Esses dados apontam para uma acomodação das mulheres nas relações em que há violência, sendo que esta geralmente sustentada pelo imaginário social acerca das relações estáveis e a indissociabilidade do casamento, como apontado por Maia (2012). Nesse imaginário, as alianças monogâmicas se pautam na idealização do amor eterno, da família feliz, em que o casamento é o desfecho final aguardado por toda e qualquer mulher como realização pessoal como pontua Araújo (2002). Muitas mulheres suportam as agressões por ser o casamento um dispositivo de prestígio e status social. A separação pode significar um fracasso no projeto de vida dessas mulheres. Todavia, a questão é quando a mulher precisa suportar a violência para manter esses vínculos ou ainda lidar com a agressão como se esta fosse inerente a uma relação conjugal.

A naturalização da violência traz consequências nefastas para o cotidiano desses casais e também dessas famílias. A OMS (2002) pontua que essa naturalização da violência contra a mulher não raro é sustentada pelas próprias mulheres que a vivenciam, que podem se tornar cúmplices ao concordarem com o uso da força física, demonstrando posturas de submissão e legitimação do direito irrestrito do homem sobre elas. Essa atitude é arriscada. A naturalização da violência garante a invisibilidade do fenômeno, mantém a impunidade dos agressores e camuflam complexas relações de poder nas quais geralmente a denúncia é incomum. Nesse sentido, podemos afirmar que:

a violência e a agressão contra mulheres, negros e homossexuais, até bem pouco tempo, eram práticas consideradas tão comuns que passavam despercebidas como formas de violência em nossa sociedade, onde os grupos oprimidos escondiam o seu sofrimento sem poder sequer denunciá-lo ou compreendê-lo. (Silva, 2011, p. 562).

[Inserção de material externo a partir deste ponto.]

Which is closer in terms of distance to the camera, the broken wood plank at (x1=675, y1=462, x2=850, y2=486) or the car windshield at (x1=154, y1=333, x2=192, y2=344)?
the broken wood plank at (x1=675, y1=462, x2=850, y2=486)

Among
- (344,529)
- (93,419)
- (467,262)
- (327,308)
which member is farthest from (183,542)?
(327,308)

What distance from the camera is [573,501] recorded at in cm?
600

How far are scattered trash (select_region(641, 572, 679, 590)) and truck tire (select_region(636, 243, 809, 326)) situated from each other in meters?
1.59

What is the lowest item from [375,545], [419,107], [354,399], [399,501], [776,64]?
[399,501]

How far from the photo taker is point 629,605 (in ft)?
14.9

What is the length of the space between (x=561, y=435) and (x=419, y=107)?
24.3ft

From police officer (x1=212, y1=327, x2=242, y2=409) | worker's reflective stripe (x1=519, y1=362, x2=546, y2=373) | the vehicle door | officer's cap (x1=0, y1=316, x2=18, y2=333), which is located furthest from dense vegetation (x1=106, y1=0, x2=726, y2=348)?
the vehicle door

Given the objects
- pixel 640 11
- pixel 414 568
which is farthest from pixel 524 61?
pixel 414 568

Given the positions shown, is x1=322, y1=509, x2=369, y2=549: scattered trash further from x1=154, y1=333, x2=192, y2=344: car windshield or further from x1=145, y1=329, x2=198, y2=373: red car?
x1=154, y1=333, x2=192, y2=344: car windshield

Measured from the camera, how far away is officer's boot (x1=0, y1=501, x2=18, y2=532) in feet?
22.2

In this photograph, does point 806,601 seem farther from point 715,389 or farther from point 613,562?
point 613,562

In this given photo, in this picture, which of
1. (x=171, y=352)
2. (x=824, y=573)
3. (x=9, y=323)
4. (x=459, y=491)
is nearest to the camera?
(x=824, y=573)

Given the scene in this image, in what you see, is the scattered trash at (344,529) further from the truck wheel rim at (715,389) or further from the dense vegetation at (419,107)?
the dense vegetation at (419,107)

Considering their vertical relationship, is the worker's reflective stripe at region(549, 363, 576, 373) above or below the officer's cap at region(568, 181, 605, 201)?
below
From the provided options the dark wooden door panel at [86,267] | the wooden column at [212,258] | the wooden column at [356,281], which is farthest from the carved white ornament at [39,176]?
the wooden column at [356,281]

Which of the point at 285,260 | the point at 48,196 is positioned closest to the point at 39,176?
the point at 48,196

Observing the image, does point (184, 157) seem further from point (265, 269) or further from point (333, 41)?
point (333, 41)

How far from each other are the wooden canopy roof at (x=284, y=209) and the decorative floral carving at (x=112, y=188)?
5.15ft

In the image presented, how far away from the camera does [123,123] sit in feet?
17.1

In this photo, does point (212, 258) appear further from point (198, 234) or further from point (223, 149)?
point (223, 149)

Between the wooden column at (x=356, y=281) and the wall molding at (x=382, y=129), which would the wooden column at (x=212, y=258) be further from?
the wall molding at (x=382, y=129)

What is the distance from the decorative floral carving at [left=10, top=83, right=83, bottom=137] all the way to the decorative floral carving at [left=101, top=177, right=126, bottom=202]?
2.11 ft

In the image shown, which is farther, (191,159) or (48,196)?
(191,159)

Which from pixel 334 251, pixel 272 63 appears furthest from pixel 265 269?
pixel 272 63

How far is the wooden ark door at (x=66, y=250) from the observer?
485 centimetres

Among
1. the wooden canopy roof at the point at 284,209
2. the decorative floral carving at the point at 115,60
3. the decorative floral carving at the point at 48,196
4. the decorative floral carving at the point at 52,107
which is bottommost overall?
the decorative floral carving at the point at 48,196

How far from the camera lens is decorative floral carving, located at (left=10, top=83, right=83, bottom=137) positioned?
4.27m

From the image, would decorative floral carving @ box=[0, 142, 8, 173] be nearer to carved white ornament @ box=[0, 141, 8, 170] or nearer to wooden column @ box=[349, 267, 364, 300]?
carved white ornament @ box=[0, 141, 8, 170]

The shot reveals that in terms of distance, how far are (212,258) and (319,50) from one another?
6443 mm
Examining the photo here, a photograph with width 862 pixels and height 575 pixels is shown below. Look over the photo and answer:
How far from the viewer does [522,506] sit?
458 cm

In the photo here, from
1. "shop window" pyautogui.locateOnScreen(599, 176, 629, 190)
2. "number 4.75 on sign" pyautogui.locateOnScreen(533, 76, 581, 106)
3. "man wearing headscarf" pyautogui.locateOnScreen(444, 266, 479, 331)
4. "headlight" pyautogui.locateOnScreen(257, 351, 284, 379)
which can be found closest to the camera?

Esses atos violentos contra a mulher, deflagradores de dor e de padecimento, são usualmente cometidos pelos parceiros. No que se refere ao perfil do agressor em nosso estudo, a maior parte dos homens agressores tem entre 26 a 35 anos (37,3%); entre 36 a 45 anos (21,7%) e 18 a 25 anos (21,6%) (Tabela 2). Percebemos aqui quase os mesmos índices das mulheres, com a diferença que, a segunda maior taxa de mulheres que são vítimas de violência está entre de 18 a 25 anos (25,4 %). Acreditamos que essa diferença se dá porque geralmente nos casais, em nossa sociedade, os homens são mais velhos que as mulheres. Quanto à escolaridade 40,7% dos agressores é alfabetizado e 27,6% possui ensino fundamental (Tabela 2).

Quanto ao estado civil, à maioria dos homens é casada ou possui união estável (64,3%); 28,7% são solteiros e 6,5%, divorciados (Tabela 2). Vale lembrar que há uma diferença de concepção de casamento entre homens e mulheres, a qual favorece a acomodação do homem nesse tipo de vínculo. Ao estudar o casamento e separação na atualidade, Féres-Carneiro (2001) afirma que para os homens o casamento está associado à constituição de uma família. Por outro lado, para as mulheres, essa união está ligada à relação amorosa. Esse descompasso pode conduzir à manutenção da violência contra a mulher, uma vez que os homens não sentem que precisam ter cuidado com o casamento, já que priorizam a família. Assim, em geral, não acreditam que devem investir na relação com sua companheira que, por sua vez, se acomoda em um cotidiano de agressões.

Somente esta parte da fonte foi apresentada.